David with the head of Goliath
Not on view
The present writer unmasked this and an identically solid-cast and unchased statuette,[1] formerly in the Jack and Belle Linsky Collection, as brazen, inept imitations of the excellent David in the Philadelphia Museum of Art, which is usually called Bellano but here given to Severo Calzetta da Ravenna in his formative years (see cat. 2). And this despite the claimed descent of our bronze from Sienese collections of some repute and its frequent endorsement as a work of Luca della Robbia, whose oeuvre contains nothing resembling it and little in the way of bronze, for that matter. Nevertheless, for John Pope-Hennessy, “the possibility cannot be ruled out that it was modelled by Luca della Robbia and cast in the shop of Maso or Giovanni di Bartolomeo.” It is pointless to consider these or other Renaissance names. Some traits absolutely rule out the quattrocento: a bleary expression, shapeless pageboy haircut, lifeless tunic (beneath which there are neither genitals nor breeches), and a sword handle the same width as the weapon. The smallness of Goliath’s head, hardly bigger than David’s, is another blunder. Alarmingly, the right wrists of both statuettes are broken in precisely the same place.

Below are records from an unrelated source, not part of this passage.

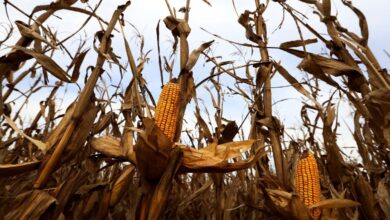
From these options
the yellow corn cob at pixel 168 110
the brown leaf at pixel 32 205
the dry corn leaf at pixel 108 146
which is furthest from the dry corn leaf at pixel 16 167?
the yellow corn cob at pixel 168 110

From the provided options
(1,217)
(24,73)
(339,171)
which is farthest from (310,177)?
(24,73)

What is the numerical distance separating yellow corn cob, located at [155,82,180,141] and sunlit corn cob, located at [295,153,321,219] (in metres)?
0.84

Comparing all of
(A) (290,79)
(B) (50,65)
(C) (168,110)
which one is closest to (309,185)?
(A) (290,79)

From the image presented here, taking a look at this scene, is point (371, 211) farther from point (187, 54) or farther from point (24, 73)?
point (24, 73)

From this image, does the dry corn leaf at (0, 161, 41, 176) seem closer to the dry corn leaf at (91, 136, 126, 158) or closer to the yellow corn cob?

In view of the late facture, the provenance demands reexamination. Ostensibly, the first mention of our bronze occurred in 1810, when Galgano Saracini recorded the “bronze David sold me by Bastiano,” who has not been identified.[2] The situation around 1810, when early Renaissance bronzes were not yet avidly sought, probably rules out its being made near or before that time. Yet another bronze remains in the collection of Palazzo Chigi-Saracini, Siena, now belonging to the Monte dei Paschi di Siena.[3] Although well published, those holdings do not contain noteworthy pre-seventeenth-century sculptures, and the earlier works among them generally bear frightfully ambitious attributions. It must be asked whether some member of the Chigi-Saracini-Piccolomini della Triana tribe did not have an interest in inventing and promoting three poor, virtually identical bronze Davids as authentic relics of the quattrocento.
-JDD
Footnotes
(For key to shortened references see bibliography in Allen, Italian Renaissance and Baroque Bronzes in The Metropolitan Museum of Art. NY: The Metropolitan Museum of Art, 2022.)
1. Sotheby’s, New York, May 21, 1985, lot 97 (as after a Renaissance model).
2. Gentilini and Sisi 1989, p. xxiv.
3. Ibid. Thanks to Barbara Valdambrini of the Fondazione Accademia Musicale Chigiana, Siena, for confirming the existence of this bronze (6417), now catalogued as nineteenth century.